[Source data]
--- BEGIN ---

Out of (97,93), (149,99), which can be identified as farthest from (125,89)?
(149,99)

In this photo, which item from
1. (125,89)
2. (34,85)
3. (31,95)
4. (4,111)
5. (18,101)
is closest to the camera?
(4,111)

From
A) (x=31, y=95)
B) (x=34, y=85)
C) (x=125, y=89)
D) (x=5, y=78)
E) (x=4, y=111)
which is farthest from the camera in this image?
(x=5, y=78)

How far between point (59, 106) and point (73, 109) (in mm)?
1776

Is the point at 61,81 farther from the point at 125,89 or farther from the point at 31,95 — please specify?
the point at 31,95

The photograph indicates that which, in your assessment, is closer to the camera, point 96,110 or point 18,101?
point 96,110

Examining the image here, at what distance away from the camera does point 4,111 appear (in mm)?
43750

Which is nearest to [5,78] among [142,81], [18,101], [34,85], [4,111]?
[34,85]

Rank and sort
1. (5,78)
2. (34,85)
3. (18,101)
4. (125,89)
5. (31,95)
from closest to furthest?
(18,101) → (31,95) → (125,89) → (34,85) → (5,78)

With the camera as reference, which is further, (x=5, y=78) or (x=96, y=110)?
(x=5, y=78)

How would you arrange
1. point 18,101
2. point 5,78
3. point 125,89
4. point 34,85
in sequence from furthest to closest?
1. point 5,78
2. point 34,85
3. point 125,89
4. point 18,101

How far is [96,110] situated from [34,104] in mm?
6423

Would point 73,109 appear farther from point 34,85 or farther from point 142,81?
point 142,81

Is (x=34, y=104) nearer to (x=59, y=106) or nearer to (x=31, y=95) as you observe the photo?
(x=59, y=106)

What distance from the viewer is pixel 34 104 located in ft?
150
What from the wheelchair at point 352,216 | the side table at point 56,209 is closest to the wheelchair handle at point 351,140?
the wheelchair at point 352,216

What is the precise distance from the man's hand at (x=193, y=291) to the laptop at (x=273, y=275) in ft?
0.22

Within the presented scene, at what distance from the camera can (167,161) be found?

--- END ---

| GIVEN TASK |
Put the lines above into a numbered list, dropping any blank ones.

| FINAL RESULT |
1. Out of (97,93), (149,99), which can be identified as farthest from (125,89)?
2. (149,99)
3. In this photo, which item from
4. 1. (125,89)
5. 2. (34,85)
6. 3. (31,95)
7. 4. (4,111)
8. 5. (18,101)
9. is closest to the camera?
10. (4,111)
11. From
12. A) (x=31, y=95)
13. B) (x=34, y=85)
14. C) (x=125, y=89)
15. D) (x=5, y=78)
16. E) (x=4, y=111)
17. which is farthest from the camera in this image?
18. (x=5, y=78)
19. How far between point (59, 106) and point (73, 109) (in mm)?
20. 1776
21. Is the point at 61,81 farther from the point at 125,89 or farther from the point at 31,95 — please specify?
22. the point at 31,95
23. The photograph indicates that which, in your assessment, is closer to the camera, point 96,110 or point 18,101?
24. point 96,110
25. Examining the image here, at what distance away from the camera does point 4,111 appear (in mm)?
26. 43750
27. Which is nearest to [5,78] among [142,81], [18,101], [34,85], [4,111]?
28. [34,85]
29. Rank and sort
30. 1. (5,78)
31. 2. (34,85)
32. 3. (18,101)
33. 4. (125,89)
34. 5. (31,95)
35. from closest to furthest?
36. (18,101) → (31,95) → (125,89) → (34,85) → (5,78)
37. With the camera as reference, which is further, (x=5, y=78) or (x=96, y=110)?
38. (x=5, y=78)
39. How would you arrange
40. 1. point 18,101
41. 2. point 5,78
42. 3. point 125,89
43. 4. point 34,85
44. in sequence from furthest to closest?
45. 1. point 5,78
46. 2. point 34,85
47. 3. point 125,89
48. 4. point 18,101
49. How far is [96,110] situated from [34,104] in mm?
50. 6423
51. Would point 73,109 appear farther from point 34,85 or farther from point 142,81?
52. point 142,81
53. Is (x=34, y=104) nearer to (x=59, y=106) or nearer to (x=31, y=95) as you observe the photo?
54. (x=59, y=106)
55. What distance from the viewer is pixel 34 104 located in ft?
56. 150
57. What from the wheelchair at point 352,216 | the side table at point 56,209 is closest to the wheelchair handle at point 351,140?
58. the wheelchair at point 352,216
59. What is the precise distance from the man's hand at (x=193, y=291) to the laptop at (x=273, y=275) in ft?
60. 0.22
61. Within the presented scene, at what distance from the camera can (167,161) be found?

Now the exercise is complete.